Étant donné les deux années de retard pris pour l'élaboration de ce nouveau cadre, l'ambition d'atteindre toutes ces cibles en moins de huit années apparaît pour le moins optimiste .

B.... DONT LE SUCCÈS DÉPENDRA DU BON VOULOIR DES ÉTATS...

En raison du caractère non contraignant de l'accord , le cadre de mise en oeuvre s'appuie sur une logique de subsidiarité et un mécanisme décentralisé . L'avantage de ce système est d'offrir aux États le choix des voies, des instruments et des moyens pour préserver la biodiversité et enrayer son déclin en fonction des spécificités propres à leur territoire, à leur système institutionnel et aux mécanismes de conservation de la nature qu'ils ont déjà mis en oeuvre.

Ce mécanisme de déclinaison complexifie, en revanche, les mécanismes d'évaluation de l'application du cadre ainsi que la rectification des trajectoires si les mesures prises ne permettent pas l'atteinte des cibles. Remplir les objectifs suppose donc de robustes mécanismes de responsabilité et de transparence et une évaluation rigoureuse dans le cadre des prochaines COP consacrées à la biodiversité.

La réussite de l'accord dépendra donc étroitement du niveau d'ambition des États , des moyens consacrés aux politiques nationales en faveur de la biodiversité et de l'efficacité des mesures de protection mises en oeuvre. Ce dispositif, qui garantit la souplesse et l'agilité du cadre, porte en germe sa principale fragilité.

C.... DES MOYENS FINANCIERS ET HUMAINS CONSACRÉS À LA PRÉSERVATION DE LA BIODIVERSITÉ...

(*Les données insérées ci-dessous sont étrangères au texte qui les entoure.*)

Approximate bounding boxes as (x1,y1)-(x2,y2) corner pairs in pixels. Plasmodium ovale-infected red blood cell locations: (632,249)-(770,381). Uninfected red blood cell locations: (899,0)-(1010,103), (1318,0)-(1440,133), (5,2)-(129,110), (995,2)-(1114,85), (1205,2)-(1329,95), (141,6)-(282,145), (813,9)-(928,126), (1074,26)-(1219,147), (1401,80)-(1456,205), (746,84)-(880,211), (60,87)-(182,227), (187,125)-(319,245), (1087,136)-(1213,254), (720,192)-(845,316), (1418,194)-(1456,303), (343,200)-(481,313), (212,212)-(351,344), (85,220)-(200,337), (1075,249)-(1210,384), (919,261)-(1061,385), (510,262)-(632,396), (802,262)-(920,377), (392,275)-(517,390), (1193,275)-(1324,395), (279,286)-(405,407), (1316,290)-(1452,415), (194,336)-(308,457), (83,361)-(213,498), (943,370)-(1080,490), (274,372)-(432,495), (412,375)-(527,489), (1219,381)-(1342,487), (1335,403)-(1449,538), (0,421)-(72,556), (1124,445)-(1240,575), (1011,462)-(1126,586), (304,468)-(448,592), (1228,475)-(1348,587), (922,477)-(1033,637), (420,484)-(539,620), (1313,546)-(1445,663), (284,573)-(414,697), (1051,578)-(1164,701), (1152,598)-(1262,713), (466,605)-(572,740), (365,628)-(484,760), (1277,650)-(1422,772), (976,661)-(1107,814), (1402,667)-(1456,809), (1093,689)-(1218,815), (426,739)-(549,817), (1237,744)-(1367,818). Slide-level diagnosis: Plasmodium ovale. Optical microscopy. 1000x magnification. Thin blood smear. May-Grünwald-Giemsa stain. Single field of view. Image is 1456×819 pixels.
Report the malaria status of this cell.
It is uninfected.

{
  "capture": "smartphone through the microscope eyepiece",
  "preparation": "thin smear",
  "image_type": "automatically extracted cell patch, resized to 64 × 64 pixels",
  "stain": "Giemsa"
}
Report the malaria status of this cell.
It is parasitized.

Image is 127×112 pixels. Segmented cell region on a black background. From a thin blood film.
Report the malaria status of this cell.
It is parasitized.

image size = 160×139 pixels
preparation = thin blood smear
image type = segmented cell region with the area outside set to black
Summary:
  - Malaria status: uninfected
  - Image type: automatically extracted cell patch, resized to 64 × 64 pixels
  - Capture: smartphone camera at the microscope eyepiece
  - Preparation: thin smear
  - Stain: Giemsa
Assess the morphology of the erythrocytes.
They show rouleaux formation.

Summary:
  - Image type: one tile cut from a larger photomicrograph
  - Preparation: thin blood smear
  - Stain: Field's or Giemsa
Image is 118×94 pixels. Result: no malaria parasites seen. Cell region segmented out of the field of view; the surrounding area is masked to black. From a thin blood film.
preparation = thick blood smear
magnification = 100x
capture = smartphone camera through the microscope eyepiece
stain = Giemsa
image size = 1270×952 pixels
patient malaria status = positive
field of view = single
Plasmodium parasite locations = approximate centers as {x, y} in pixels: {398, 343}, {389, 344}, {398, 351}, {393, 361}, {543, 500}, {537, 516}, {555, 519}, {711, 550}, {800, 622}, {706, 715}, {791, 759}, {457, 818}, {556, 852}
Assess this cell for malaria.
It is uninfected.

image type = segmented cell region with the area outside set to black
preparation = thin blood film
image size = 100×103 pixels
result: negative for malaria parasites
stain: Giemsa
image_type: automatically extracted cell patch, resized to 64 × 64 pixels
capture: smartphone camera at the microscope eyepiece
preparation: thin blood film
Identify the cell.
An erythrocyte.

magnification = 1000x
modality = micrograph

La réussite de l'accord implique une mobilisation financière sans précédent pour la gestion des aires protégées, la restauration de la nature, les moyens de contrôle des atteintes à la biodiversité, le soutien aux transformations agricoles, la solidarité internationale en faveur des pays en développement, etc.

Quel que soit le niveau d'ambition, la mobilisation de moyens nouveaux sera nécessaire de la part des États, mais également des collectivités locales. En parallèle, un changement significatif de la trajectoire des dépenses publiques devra être engagé pour réduire les subventions dommageables à la biodiversité , qui sont 5 à 6 fois supérieures aux dépenses positives au niveau mondial selon l'OCDE et 4,4 fois plus élevées en France.

En parallèle, une réforme de la fiscalité pour prendre en compte beaucoup plus substantiellement le « coût fiscal » de l'érosion de la biodiversité et de l'artificialisation des sols est indispensable pour l'atteinte des objectifs fixés par la COP15.

D.... ET DE LA COHÉRENCE DES POLITIQUES PUBLIQUES

La réussite de l'accord de Kunming à Montréal implique de veiller à ce que les effets des politiques environnementales ne soient pas annihilés par des politiques agricoles, industrielles ou économiques qui nuisent à l'environnement. La biodiversité est une dimension qui doit s'intégrer dans toutes les politiques et ce dès leur conception.

Sans cet effort de cohérence, le cadre élaboré à Montréal ne sera qu'un accord de papier, une compilation d'intentions et un cap impossible à tenir.